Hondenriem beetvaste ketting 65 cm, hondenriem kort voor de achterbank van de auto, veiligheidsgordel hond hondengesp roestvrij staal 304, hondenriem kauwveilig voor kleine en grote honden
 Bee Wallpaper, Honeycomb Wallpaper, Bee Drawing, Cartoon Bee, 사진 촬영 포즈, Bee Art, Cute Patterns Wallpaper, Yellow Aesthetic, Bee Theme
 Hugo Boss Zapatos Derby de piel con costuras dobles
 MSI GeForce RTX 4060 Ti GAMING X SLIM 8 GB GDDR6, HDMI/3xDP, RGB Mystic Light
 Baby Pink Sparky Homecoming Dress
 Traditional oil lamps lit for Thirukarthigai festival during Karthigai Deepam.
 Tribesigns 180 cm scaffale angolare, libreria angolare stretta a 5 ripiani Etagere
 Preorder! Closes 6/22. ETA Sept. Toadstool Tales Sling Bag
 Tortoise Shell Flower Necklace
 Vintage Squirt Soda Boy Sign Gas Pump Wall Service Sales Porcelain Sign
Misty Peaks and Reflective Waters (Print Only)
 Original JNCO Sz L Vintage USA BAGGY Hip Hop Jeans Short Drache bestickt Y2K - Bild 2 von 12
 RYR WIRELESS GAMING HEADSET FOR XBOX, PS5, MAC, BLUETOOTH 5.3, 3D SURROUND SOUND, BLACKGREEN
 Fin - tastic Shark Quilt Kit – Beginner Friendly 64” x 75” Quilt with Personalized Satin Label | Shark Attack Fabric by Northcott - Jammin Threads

Task instructions:
Please repeat the listing above in full and exactly.

Output:
Hondenriem beetvaste ketting 65 cm, hondenriem kort voor de achterbank van de auto, veiligheidsgordel hond hondengesp roestvrij staal 304, hondenriem kauwveilig voor kleine en grote honden
 Bee Wallpaper, Honeycomb Wallpaper, Bee Drawing, Cartoon Bee, 사진 촬영 포즈, Bee Art, Cute Patterns Wallpaper, Yellow Aesthetic, Bee Theme
 Hugo Boss Zapatos Derby de piel con costuras dobles
 MSI GeForce RTX 4060 Ti GAMING X SLIM 8 GB GDDR6, HDMI/3xDP, RGB Mystic Light
 Baby Pink Sparky Homecoming Dress
 Traditional oil lamps lit for Thirukarthigai festival during Karthigai Deepam.
 Tribesigns 180 cm scaffale angolare, libreria angolare stretta a 5 ripiani Etagere
 Preorder! Closes 6/22. ETA Sept. Toadstool Tales Sling Bag
 Tortoise Shell Flower Necklace
 Vintage Squirt Soda Boy Sign Gas Pump Wall Service Sales Porcelain Sign
Misty Peaks and Reflective Waters (Print Only)
 Original JNCO Sz L Vintage USA BAGGY Hip Hop Jeans Short Drache bestickt Y2K - Bild 2 von 12
 RYR WIRELESS GAMING HEADSET FOR XBOX, PS5, MAC, BLUETOOTH 5.3, 3D SURROUND SOUND, BLACKGREEN
 Fin - tastic Shark Quilt Kit – Beginner Friendly 64” x 75” Quilt with Personalized Satin Label | Shark Attack Fabric by Northcott - Jammin Threads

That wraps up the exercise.